## PAGE TEXT:
*-*-*
Tips for Cost Effective Calf Rearing

Weaning calves as quickly as possible may seem cheap but there can be some hidden longer-term costs, says Dr Bob James at Virginia Tech.
calendar icon 12 May 2015
clock icon 3 minute read

Historically, the goal in raising calves has been to transform them into functioning ruminants as quickly as possible.

This meant feeding marginal quantities of milk to encourage calves to eat dry feed sooner.

It seemed logical that less money spent on milk or milk replacer and increased consumption of less expensive calf starter and forage was a win-win situation.

However, research and experience have shown that these practices are not biologically normal or profitable in the long run.

Extensive studies at universities and on dairies have confirmed that it may save money during the relatively short period when liquid diets are fed but has potentially detrimental impacts on long term productivity and health.

So what does it cost to raise a calf to weaning? Seventeen dairies in New York participate in an extensive record keeping program on replacement rearing costs (Karzes, 2013).
*-*-*
## INPUT DATA:
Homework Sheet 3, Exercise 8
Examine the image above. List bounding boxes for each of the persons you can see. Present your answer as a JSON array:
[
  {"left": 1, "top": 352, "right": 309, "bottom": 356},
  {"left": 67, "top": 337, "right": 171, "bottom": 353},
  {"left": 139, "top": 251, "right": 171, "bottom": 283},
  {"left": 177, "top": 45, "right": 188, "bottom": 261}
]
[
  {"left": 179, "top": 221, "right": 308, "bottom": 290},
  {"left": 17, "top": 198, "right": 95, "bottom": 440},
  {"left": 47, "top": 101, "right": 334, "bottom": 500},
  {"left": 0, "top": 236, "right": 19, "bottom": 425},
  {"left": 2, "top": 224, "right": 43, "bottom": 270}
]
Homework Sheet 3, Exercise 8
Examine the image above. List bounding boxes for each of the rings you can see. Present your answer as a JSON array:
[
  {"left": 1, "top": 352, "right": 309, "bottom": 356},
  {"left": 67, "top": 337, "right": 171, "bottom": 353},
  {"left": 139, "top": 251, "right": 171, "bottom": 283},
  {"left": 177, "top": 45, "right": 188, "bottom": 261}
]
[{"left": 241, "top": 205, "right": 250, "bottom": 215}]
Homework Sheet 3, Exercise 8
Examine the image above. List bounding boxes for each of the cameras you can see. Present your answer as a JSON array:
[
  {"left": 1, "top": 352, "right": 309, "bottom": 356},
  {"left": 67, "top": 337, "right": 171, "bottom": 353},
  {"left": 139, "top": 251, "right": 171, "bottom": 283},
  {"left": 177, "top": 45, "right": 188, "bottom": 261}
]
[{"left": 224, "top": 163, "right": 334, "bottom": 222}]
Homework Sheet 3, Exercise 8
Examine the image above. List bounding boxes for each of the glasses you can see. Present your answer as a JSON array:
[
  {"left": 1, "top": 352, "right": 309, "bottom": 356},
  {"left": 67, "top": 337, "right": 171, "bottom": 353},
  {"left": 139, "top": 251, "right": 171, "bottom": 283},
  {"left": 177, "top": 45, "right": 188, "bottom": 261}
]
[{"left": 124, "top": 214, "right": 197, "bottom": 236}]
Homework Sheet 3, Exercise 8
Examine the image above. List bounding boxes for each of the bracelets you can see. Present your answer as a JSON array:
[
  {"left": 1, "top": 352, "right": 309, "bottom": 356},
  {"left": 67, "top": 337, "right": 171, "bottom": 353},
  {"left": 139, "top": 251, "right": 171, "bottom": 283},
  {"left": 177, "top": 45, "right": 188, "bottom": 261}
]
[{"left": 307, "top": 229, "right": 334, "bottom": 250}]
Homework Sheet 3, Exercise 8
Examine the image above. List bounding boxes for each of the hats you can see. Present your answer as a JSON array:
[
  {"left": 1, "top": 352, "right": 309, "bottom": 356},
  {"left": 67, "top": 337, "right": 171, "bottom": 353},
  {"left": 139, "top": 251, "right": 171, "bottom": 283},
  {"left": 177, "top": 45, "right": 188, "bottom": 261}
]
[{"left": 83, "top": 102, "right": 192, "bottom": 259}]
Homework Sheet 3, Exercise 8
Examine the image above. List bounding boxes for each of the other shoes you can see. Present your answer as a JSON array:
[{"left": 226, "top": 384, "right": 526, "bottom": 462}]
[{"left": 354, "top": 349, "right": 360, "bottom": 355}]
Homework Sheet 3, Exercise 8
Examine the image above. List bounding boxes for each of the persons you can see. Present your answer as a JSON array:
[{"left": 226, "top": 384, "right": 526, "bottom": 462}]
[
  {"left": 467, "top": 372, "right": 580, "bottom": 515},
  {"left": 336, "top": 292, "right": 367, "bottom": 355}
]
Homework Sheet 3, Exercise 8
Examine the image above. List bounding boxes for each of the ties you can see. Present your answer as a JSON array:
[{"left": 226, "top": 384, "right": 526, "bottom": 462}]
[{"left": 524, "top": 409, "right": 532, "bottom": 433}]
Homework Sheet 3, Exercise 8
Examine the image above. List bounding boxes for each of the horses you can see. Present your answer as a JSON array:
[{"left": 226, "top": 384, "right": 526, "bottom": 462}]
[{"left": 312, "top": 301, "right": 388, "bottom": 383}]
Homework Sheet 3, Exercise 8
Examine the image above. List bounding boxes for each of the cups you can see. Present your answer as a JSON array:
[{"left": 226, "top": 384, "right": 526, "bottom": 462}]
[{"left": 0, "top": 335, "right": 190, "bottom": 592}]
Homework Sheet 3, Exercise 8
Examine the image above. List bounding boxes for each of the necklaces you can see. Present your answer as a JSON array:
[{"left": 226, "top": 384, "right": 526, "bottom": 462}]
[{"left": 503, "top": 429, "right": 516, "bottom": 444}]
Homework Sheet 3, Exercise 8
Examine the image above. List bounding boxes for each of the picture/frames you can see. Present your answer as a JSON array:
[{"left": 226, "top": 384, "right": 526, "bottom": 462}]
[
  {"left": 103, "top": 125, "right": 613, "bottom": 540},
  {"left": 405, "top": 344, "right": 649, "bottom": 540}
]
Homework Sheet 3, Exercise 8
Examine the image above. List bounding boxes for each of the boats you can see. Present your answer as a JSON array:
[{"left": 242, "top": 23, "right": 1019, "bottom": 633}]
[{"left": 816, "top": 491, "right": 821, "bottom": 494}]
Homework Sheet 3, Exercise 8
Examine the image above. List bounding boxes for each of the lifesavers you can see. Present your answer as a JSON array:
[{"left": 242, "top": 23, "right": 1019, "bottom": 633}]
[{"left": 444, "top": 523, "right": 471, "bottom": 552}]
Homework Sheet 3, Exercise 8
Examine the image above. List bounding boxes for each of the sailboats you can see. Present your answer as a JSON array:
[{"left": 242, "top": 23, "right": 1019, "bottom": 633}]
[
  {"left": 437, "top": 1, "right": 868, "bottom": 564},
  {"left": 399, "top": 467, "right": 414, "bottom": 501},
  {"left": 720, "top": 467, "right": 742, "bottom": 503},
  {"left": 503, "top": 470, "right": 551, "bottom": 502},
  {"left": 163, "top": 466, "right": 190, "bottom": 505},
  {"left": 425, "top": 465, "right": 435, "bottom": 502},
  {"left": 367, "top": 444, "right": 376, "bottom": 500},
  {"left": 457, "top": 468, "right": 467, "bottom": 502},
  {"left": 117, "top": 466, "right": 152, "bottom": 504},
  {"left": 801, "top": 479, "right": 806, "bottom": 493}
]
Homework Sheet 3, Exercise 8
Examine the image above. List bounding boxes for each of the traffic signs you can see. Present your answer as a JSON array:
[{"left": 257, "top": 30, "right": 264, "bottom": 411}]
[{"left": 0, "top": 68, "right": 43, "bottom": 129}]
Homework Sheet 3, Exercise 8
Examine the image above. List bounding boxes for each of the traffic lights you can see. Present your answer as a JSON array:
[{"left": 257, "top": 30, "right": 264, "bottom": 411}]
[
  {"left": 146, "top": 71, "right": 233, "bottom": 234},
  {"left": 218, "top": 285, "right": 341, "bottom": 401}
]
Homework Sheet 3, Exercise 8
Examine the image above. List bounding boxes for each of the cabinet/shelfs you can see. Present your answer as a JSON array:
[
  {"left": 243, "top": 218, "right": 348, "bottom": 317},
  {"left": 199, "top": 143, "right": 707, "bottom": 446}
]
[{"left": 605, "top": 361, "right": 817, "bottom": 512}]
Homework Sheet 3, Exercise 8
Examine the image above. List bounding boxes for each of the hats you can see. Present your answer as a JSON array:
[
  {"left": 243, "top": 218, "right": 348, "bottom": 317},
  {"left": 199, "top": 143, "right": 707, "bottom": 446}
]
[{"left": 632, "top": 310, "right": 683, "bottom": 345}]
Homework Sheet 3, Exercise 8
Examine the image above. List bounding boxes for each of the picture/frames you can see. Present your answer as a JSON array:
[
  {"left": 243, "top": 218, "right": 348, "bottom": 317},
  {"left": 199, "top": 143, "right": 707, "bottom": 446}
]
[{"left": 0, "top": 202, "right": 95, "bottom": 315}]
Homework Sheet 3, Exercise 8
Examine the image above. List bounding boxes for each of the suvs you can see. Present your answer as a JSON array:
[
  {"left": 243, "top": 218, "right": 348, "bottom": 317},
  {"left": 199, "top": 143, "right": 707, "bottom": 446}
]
*-*-*
## WHAT IS BEING ASKED:
List every specific feed the calf-rearing article names, leaving out general terms such as "dry feed" and "liquid diets".

## YOUR RESPONSE:
milk, milk replacer, calf starter, forage